Last weekend, Warren Buffett and Charlie Munger hosted the 2017 Berkshire Hathaway annual shareholder meeting in Omaha, Nebraska.  The duo dazzled and charmed 40,000 attendants in the CenturyLink Center for hours on Saturday—answering questions, telling stories, and imparting a great deal of wisdom along the way. Here are a few highlights:

Buffett on Bogle

Jack Bogle, founder of Vanguard, was in attendance, and Buffett had him stand for an applause from the crowd. Buffett went on to say, “Jack Bogle has probably done more for the American investor than any man in the country,” which is a bold statement from a man responsible for minting countless millionaires himself.
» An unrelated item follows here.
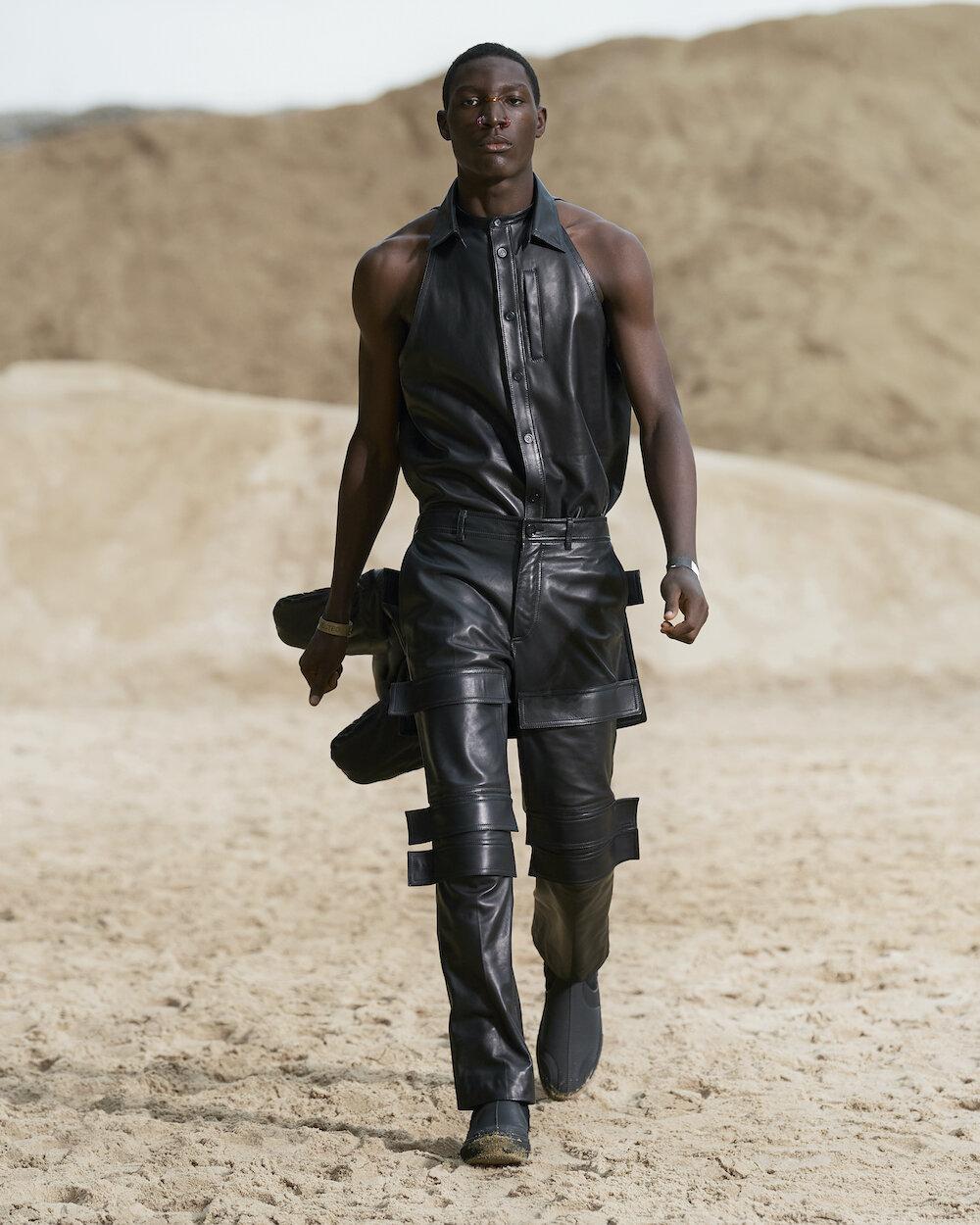 Burberry Spring_Summer 2022 Menswear Presentation Collection - Look 31 - Charles.jpg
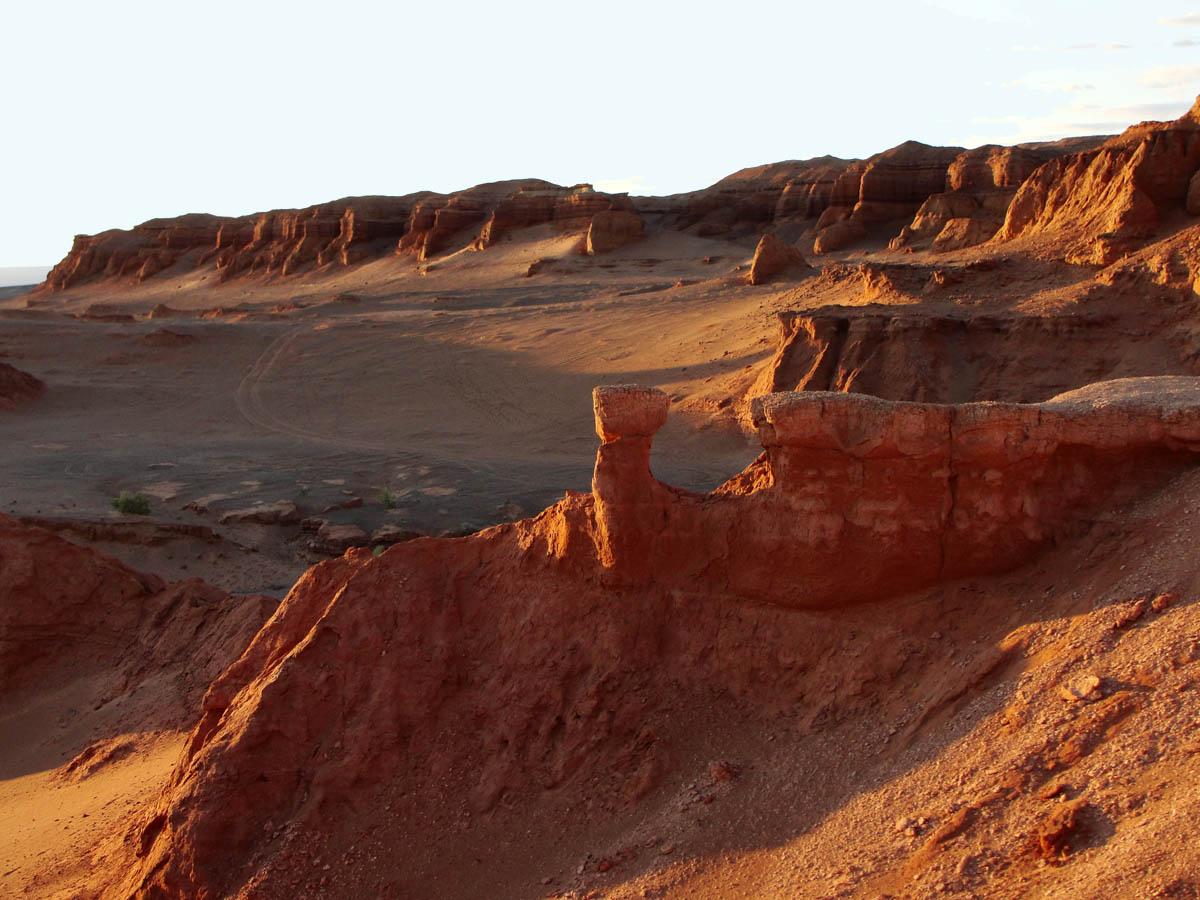 пустыня Гоби: каньон Хэрмен Цав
Meanwhile, Morgan Stanley just announced that they are dropping Vanguard mutual funds as an investment option for its clients. They will continue to provide access to Vanguard ETFs, which are growing in popularity, but the exclusion of Vanguard mutual funds seems like an overtly insecure move by the Wall Street giant.

Lesson from Aunt Katie

Buffett told a story this year about his Aunt Katie, who had money in Berkshire Hathaway. But she lived modestly and worked her whole life, and even though she was worth millions, she would write her nephew every few months asking if she was going to run out of money.

Now, there’s something endearing about a frugal aunt writing to her nephew, Warren Buffett, about money problems. But as Buffett advises at the end of the story, “There’s no way in the world if you’ve got plenty of money that it should become a minus in your life.” Be frugal like Aunt Katie, but don’t obsess over a problem you don’t have.

The Team

Buffett has used this joke before, but he opened the meeting Saturday by saying, “That’s Charlie. I’m Warren. You can tell us apart because he can hear and I can see.” Now, that casual remark is telling in a couple of different ways. First, it highlights his humility—Buffett has all the notoriety, but Charlie Munger has been his business partner for years. Even so, Buffett introduces Munger first and just casually uses their first names.

Second, it’s self-deprecating. This meeting represents the easiest opportunity for Buffett to just bask in his own glory—he could spend the whole day talking about his accomplishments and receiving praise from all his investors (read: fans). Instead, he makes fun of himself and brags on what great managers he has. It’s no wonder his employees never leave.